┌─ INPUT MATERIAL

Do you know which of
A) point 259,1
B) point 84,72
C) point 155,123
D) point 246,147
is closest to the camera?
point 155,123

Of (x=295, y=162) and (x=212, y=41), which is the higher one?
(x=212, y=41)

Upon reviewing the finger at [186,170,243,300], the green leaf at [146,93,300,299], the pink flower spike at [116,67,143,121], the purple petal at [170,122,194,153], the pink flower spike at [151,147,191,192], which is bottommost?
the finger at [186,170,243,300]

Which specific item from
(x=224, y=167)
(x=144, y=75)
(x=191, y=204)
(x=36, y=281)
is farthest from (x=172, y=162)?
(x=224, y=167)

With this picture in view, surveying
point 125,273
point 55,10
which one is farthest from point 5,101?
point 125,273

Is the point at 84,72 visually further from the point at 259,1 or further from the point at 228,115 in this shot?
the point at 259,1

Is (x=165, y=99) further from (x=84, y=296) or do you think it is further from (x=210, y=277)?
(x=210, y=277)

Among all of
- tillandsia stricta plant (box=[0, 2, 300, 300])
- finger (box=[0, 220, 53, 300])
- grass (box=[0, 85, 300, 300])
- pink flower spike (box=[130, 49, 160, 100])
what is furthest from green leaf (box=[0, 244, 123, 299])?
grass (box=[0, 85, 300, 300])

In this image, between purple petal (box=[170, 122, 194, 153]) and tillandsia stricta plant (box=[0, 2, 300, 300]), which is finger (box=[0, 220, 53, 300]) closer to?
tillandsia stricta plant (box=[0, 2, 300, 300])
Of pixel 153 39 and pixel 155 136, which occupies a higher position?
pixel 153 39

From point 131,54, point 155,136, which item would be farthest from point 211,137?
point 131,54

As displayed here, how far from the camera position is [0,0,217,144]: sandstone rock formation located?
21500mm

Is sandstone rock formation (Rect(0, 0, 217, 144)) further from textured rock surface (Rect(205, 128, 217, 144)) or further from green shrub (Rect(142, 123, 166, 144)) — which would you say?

└─

Copy out all of the material above line for line, word for word.

Do you know which of
A) point 259,1
B) point 84,72
C) point 155,123
D) point 246,147
is closest to the camera?
point 155,123

Of (x=295, y=162) and (x=212, y=41), which is the higher one?
(x=212, y=41)

Upon reviewing the finger at [186,170,243,300], the green leaf at [146,93,300,299], the pink flower spike at [116,67,143,121], the purple petal at [170,122,194,153], the pink flower spike at [151,147,191,192], which is bottommost?
the finger at [186,170,243,300]

Which specific item from
(x=224, y=167)
(x=144, y=75)
(x=191, y=204)
(x=36, y=281)
is farthest from (x=172, y=162)?
(x=224, y=167)

With this picture in view, surveying
point 125,273
point 55,10
which one is farthest from point 5,101?
point 125,273

Is the point at 84,72 visually further from the point at 259,1 or further from the point at 228,115 in this shot?
the point at 259,1

Is (x=165, y=99) further from (x=84, y=296) or do you think it is further from (x=210, y=277)?
(x=210, y=277)

Among all of
- tillandsia stricta plant (box=[0, 2, 300, 300])
- finger (box=[0, 220, 53, 300])
- grass (box=[0, 85, 300, 300])
- pink flower spike (box=[130, 49, 160, 100])
what is furthest from green leaf (box=[0, 244, 123, 299])?
grass (box=[0, 85, 300, 300])

In this image, between purple petal (box=[170, 122, 194, 153]) and tillandsia stricta plant (box=[0, 2, 300, 300]), which is finger (box=[0, 220, 53, 300]) closer to?
tillandsia stricta plant (box=[0, 2, 300, 300])
Of pixel 153 39 and pixel 155 136, which occupies a higher position?
pixel 153 39

From point 131,54, point 155,136, which item would be farthest from point 211,137?
point 131,54

As displayed here, how far from the camera position is [0,0,217,144]: sandstone rock formation located?
21500mm

Is sandstone rock formation (Rect(0, 0, 217, 144)) further from textured rock surface (Rect(205, 128, 217, 144)) or further from green shrub (Rect(142, 123, 166, 144)) — which would you say?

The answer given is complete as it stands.